Albert Jacquard (13) définit le "Je suis" comme étant les liens que nous tissons avec les autres. On doit donner la chance à chacun de se construire et de construire des liens; la société et l'école sont là pour ça, et non pas pour fournir des travailleurs dont la société a besoin. L'école n'est pas au service de la société, mais au service de l'enfant pour l'amener au monde adulte et lui apprendre à inventer sa vie quotidienne. "Le but de l'organisation sociale n'est pas de donner du travail à tous, mais de faire à chacun une place telle qu'il puisse s'autoconstruire en participant à l'autoconstruction des autres. Cette réalisation des hommes par eux-même est sans limites; personne n'est donc de trop" (14).
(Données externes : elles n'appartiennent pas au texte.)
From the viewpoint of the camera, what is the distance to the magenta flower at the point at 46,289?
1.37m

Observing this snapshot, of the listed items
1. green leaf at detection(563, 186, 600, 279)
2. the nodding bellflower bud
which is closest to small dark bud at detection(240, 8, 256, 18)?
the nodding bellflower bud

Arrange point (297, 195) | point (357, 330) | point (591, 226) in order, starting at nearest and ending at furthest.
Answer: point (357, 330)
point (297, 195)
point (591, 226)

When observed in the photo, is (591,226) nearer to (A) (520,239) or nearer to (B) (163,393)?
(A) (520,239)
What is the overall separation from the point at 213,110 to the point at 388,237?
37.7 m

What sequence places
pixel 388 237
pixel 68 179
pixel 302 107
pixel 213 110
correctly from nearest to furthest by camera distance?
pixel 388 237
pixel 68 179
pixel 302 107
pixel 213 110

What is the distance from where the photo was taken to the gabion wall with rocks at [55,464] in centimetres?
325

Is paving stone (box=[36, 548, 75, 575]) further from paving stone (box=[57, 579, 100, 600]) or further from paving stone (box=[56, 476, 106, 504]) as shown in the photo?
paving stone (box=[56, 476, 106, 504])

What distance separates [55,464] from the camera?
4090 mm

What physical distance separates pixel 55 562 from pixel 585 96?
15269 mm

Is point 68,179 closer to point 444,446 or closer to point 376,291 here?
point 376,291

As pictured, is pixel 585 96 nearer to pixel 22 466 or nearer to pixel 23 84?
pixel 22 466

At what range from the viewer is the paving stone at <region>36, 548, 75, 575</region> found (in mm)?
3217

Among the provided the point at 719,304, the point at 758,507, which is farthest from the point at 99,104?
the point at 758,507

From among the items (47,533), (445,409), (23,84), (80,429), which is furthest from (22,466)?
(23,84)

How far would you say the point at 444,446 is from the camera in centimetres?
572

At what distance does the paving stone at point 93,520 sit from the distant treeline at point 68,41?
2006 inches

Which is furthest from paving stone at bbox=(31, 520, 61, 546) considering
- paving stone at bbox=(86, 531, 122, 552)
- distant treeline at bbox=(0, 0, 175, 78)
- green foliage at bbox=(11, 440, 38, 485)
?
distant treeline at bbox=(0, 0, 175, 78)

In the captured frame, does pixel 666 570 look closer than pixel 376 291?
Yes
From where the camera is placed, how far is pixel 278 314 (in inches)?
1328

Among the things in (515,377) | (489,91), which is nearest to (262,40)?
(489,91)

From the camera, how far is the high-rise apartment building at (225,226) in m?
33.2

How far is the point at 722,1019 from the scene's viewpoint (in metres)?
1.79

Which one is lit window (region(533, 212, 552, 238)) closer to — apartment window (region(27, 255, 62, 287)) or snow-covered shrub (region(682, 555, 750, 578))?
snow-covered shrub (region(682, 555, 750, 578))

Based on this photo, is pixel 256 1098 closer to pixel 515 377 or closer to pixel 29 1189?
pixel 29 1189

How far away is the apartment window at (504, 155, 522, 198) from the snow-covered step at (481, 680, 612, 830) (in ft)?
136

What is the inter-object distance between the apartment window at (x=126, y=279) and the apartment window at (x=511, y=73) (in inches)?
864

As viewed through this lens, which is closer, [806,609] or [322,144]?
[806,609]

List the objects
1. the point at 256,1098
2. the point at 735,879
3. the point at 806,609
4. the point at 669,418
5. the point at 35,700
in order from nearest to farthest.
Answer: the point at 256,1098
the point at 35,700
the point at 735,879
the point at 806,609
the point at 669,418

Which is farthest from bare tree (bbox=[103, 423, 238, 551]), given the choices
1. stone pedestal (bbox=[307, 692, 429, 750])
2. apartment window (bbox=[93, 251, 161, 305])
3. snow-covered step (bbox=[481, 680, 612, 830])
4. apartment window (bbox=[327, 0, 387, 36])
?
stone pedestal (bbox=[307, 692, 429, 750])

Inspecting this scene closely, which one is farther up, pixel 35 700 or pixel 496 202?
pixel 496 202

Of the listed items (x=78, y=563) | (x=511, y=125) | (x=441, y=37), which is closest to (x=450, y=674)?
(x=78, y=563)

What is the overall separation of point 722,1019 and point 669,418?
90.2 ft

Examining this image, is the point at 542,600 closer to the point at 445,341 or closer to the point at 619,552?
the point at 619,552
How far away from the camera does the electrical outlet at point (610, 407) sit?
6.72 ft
Richard Desjardins (chanteur et poète) nous dit que ce n'est pas un job qu'il veut, mais bien de l'argent... Mais ne dit-il pas ainsi que ce que nous voulons tous, au fond, c'est avoir la chance de nous autoconstruire, de participer à l'autoconstruction des autres, de pouvoir combler nos besoins, d'évoluer, d'être heureux, d'élever notre âme?

CRITIQUE: L'ENVIRONNEMENT DE L'HUMAIN
Au-delà de l'économie, de la politique et du social, mais toujours en lien avec ces domaines, l'environnement de l'être humain doit être le premier argument de toute pensée, de tout projet, de toute action. L'air, l'eau et la terre font partie d'un tout, la Planète, qui elle-même devient une simple cellule dans l'Univers. On doit donc la percevoir comme une entité vivante. Une entité qui est malade...

NOTRE AVENIR À TOUS (15)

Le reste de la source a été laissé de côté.